All cash value growth grows tax-deferred and is paid out as a tax-free death benefit. No income taxes or capital gains tax is due. Clients have the ability to access the cash value through tax-free loans, while their assets are protected and private. PPLI also offers limited reporting, the ability to avoid estate taxes and no surrender charges.
An outstanding singular feature that catapults PPLI above any other life insurance policy is that all asset classes can be placed in a policy, including:
Real estate/physical assets.
Hedge funds/alternative asset classes.
Yachts and private jets.
Alternative currency denominations.
For many multinational clients, expanded worldwide planning using PPLI is a streamlined asset structure for wealthy clients throughout the world. It is a well-
designed asset structure that is implemented successfully to achieve the aims of privacy, asset protection and tax reduction.\
It is a type of financial architecture that uses laws, concepts and ideas and blends them with the family dynamic and country-specific challenges of each individual client.
Depending on the assets inside the policy, the total fees for a PPLI are 1%-2% of the asset value within the policy. The cost of insurance charges is institutionally priced at the wholesale reinsurance company rates.
The death benefit is insured with these same reinsurance companies — companies such as Swiss Re and Munich Re with trillions of dollars in assets. To be eligible for a PPLI policy, one must generally be what the Securities and Exchange Commission terms a qualified purchaser, having not less than $5 million of investments. Most companies’ minimum premiums are also $5 million.
Expanded worldwide planning (EWP) gives privacy and compliance with tax laws. It also enhances protection from data breach and strengthens family security. EWP allows for a tax-compliant system that still respects basic rights of privacy. EWP addresses the concerns of law firms and international planners about some aspects of the common reporting standard related to their clients’ privacy. EWP assists with families’ privacy and welfare by protecting their financial records and keeping them in compliance with tax regulations.
EWP protects assets with segregated account legislation by using the benefits of life insurance. This structure uses asset protection laws in the jurisdiction of residence to shield these assets from creditors’ claims. A trust with its own asset protection provisions still can receive additional protection with the policy.
EWP includes transfers of assets without forced heirship rules directly to beneficiaries using a controlled and orderly plan. This element of EWP provides a wealth holder a method to enact an estate plan according to their wishes without complying with forced heirship rules in the home country. This plan must be coordinated with all the aspects of a properly structured PPLI policy together with other elements of a wealth owner’s financial and legal planning.
EWP adds tax deferral, income, estate tax benefits and dynasty tax planning opportunities. Assets held in a life insurance contract are considered tax-deferred in most jurisdictions throughout the world. Likewise, PPLI policies that are properly constructed shield the assets from all taxes. In most cases, upon the death of the insured, benefits are paid as a tax-free death benefit.

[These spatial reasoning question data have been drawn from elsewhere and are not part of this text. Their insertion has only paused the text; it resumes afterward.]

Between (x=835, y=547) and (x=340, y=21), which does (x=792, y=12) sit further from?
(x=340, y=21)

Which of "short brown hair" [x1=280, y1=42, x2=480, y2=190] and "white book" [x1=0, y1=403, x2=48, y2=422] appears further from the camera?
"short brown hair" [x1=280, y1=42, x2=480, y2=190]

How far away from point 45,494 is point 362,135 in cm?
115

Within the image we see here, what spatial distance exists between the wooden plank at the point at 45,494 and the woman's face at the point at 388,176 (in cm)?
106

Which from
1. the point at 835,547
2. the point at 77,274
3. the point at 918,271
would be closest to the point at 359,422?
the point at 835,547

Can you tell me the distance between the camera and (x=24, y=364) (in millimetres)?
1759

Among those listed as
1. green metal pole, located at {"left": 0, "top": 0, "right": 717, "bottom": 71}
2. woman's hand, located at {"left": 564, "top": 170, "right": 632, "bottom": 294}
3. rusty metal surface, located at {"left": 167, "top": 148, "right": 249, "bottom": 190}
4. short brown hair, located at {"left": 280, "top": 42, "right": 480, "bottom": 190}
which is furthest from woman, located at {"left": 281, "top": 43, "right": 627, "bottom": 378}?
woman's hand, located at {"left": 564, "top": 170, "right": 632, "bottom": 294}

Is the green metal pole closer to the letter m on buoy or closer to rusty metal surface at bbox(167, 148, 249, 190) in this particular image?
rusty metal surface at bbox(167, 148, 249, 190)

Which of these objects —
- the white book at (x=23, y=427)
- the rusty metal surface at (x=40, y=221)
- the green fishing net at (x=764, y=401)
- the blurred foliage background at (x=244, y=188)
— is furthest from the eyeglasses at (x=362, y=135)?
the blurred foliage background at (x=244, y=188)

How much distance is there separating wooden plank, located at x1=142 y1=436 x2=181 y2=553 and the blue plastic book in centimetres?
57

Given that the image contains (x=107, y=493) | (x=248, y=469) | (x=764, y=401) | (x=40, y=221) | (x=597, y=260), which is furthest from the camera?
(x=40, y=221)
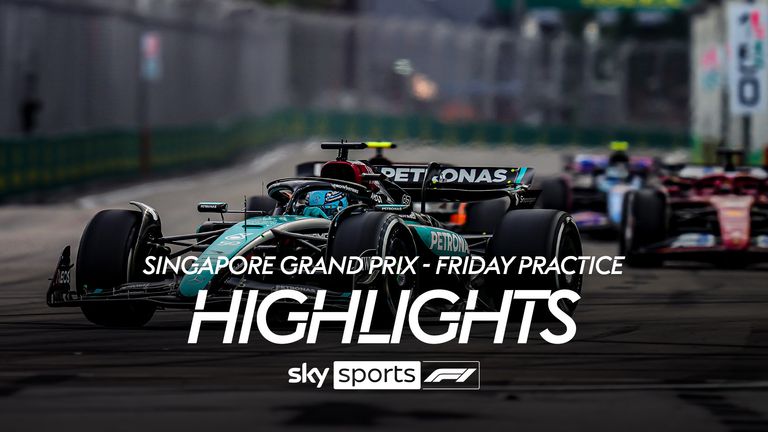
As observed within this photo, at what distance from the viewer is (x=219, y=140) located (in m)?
48.8

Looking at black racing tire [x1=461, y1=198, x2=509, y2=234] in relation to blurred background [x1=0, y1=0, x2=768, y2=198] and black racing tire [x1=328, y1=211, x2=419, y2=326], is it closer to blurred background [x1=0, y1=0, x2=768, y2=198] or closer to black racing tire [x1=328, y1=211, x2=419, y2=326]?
black racing tire [x1=328, y1=211, x2=419, y2=326]

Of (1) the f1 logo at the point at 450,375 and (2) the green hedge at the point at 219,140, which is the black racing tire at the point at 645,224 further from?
(2) the green hedge at the point at 219,140

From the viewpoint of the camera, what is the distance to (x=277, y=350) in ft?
38.0

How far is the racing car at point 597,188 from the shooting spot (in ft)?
79.2

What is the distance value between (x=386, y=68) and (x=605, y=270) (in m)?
48.6

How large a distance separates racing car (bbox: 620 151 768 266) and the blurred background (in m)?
14.8

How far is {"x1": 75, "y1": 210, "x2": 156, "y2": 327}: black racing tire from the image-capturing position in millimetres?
12758

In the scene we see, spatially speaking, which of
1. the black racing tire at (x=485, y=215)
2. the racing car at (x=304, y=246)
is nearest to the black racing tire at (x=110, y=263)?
the racing car at (x=304, y=246)

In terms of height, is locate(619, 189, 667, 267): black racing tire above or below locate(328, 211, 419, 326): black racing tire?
below

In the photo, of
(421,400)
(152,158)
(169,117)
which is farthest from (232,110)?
(421,400)

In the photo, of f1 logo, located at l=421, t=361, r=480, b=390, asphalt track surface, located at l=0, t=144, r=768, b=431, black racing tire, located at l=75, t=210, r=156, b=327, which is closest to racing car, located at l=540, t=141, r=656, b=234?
asphalt track surface, located at l=0, t=144, r=768, b=431

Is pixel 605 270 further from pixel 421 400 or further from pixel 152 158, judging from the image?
pixel 152 158

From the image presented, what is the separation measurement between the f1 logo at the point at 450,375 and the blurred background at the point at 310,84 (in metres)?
21.9

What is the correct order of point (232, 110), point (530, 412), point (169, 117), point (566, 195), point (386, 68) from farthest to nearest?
point (386, 68) → point (232, 110) → point (169, 117) → point (566, 195) → point (530, 412)
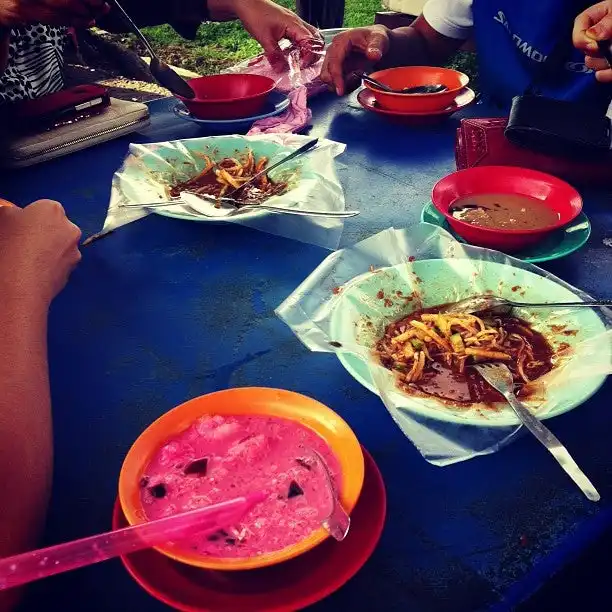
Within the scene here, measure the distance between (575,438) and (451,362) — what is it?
248mm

EWP adds ease of reporting to tax authorities and administration of assets as well as including commercial substance to structures. In addition, the insurance company is considered the beneficial owner of the assets. This approach greatly simplifies reporting obligations to tax authorities because assets in the policy are held in segregated accounts and can be spread over multiple jurisdictions worldwide.
EWP creates a viable structure under specific insurance regulations for civil law jurisdictions. It also creates a new role for commercial trust companies. In most civil law jurisdictions, trusts are poorly acknowledged and trust law is not well developed. As a result, companies with foreign trusts in these civil law jurisdictions face obstacles.
A PPLI asset structure is arguably the most efficient structure available today for wealthy families who want a conservative and efficient structure to integrate tax-free investment growth, wealth transfer and asset protection.